Your goal - Exactly as they appear, reproduce the lines from the one holding "34. 在车端大屏业务安全验收工作中，如何与开发团队沟通以确保问题得到有效解决？" through the last line of the material below.

..........

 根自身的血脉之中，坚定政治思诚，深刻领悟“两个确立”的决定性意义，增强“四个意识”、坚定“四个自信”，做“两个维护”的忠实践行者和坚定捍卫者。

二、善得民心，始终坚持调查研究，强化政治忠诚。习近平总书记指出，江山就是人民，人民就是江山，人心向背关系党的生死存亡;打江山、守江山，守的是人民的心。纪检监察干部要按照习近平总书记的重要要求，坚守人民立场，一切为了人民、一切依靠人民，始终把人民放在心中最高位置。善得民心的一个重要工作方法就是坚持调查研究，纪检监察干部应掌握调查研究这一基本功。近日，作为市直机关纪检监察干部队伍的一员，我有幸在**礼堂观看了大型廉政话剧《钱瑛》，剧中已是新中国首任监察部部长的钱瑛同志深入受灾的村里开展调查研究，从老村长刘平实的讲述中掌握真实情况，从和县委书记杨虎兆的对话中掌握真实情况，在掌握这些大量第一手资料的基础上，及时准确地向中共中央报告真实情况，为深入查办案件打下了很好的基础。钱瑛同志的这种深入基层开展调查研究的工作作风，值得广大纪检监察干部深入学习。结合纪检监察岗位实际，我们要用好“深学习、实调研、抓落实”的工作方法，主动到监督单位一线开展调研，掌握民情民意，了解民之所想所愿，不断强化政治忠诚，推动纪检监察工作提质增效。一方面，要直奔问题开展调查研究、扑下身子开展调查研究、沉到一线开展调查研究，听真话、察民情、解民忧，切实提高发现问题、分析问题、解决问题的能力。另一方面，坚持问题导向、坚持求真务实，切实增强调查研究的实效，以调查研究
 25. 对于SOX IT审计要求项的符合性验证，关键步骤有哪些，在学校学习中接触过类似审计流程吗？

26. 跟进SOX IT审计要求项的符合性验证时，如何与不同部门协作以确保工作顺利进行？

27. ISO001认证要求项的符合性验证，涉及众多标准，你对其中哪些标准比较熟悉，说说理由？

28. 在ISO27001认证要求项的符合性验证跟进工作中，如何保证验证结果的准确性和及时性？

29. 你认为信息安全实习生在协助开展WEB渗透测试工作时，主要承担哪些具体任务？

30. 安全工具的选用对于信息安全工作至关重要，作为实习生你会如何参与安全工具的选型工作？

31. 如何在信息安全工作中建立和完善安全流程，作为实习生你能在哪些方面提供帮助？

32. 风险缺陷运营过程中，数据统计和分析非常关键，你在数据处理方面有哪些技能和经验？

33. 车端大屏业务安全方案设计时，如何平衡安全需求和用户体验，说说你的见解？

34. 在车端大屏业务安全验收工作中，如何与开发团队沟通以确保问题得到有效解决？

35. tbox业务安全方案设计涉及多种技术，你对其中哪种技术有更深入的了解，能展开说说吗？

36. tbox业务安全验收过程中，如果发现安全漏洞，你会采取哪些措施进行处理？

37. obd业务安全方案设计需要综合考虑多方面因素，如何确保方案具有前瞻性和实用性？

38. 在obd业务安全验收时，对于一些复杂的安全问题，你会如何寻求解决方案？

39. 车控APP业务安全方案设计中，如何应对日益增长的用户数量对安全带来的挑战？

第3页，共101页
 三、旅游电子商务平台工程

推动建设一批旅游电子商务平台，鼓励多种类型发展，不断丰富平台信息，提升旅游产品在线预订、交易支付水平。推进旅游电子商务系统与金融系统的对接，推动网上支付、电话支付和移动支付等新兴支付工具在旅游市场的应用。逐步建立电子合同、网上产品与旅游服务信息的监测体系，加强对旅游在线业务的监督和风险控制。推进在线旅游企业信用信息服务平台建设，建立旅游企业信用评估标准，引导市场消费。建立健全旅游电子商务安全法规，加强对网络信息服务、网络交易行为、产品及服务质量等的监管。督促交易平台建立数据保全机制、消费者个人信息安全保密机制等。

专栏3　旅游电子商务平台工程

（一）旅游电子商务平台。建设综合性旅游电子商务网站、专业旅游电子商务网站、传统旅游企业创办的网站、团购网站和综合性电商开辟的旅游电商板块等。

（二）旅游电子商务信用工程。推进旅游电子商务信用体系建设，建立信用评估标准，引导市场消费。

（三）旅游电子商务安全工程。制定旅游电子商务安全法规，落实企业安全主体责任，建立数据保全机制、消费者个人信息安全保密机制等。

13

..........

Task response -
34. 在车端大屏业务安全验收工作中，如何与开发团队沟通以确保问题得到有效解决？

35. tbox业务安全方案设计涉及多种技术，你对其中哪种技术有更深入的了解，能展开说说吗？

36. tbox业务安全验收过程中，如果发现安全漏洞，你会采取哪些措施进行处理？

37. obd业务安全方案设计需要综合考虑多方面因素，如何确保方案具有前瞻性和实用性？

38. 在obd业务安全验收时，对于一些复杂的安全问题，你会如何寻求解决方案？

39. 车控APP业务安全方案设计中，如何应对日益增长的用户数量对安全带来的挑战？

第3页，共101页
 三、旅游电子商务平台工程

推动建设一批旅游电子商务平台，鼓励多种类型发展，不断丰富平台信息，提升旅游产品在线预订、交易支付水平。推进旅游电子商务系统与金融系统的对接，推动网上支付、电话支付和移动支付等新兴支付工具在旅游市场的应用。逐步建立电子合同、网上产品与旅游服务信息的监测体系，加强对旅游在线业务的监督和风险控制。推进在线旅游企业信用信息服务平台建设，建立旅游企业信用评估标准，引导市场消费。建立健全旅游电子商务安全法规，加强对网络信息服务、网络交易行为、产品及服务质量等的监管。督促交易平台建立数据保全机制、消费者个人信息安全保密机制等。

专栏3　旅游电子商务平台工程

（一）旅游电子商务平台。建设综合性旅游电子商务网站、专业旅游电子商务网站、传统旅游企业创办的网站、团购网站和综合性电商开辟的旅游电商板块等。

（二）旅游电子商务信用工程。推进旅游电子商务信用体系建设，建立信用评估标准，引导市场消费。

（三）旅游电子商务安全工程。制定旅游电子商务安全法规，落实企业安全主体责任，建立数据保全机制、消费者个人信息安全保密机制等。

13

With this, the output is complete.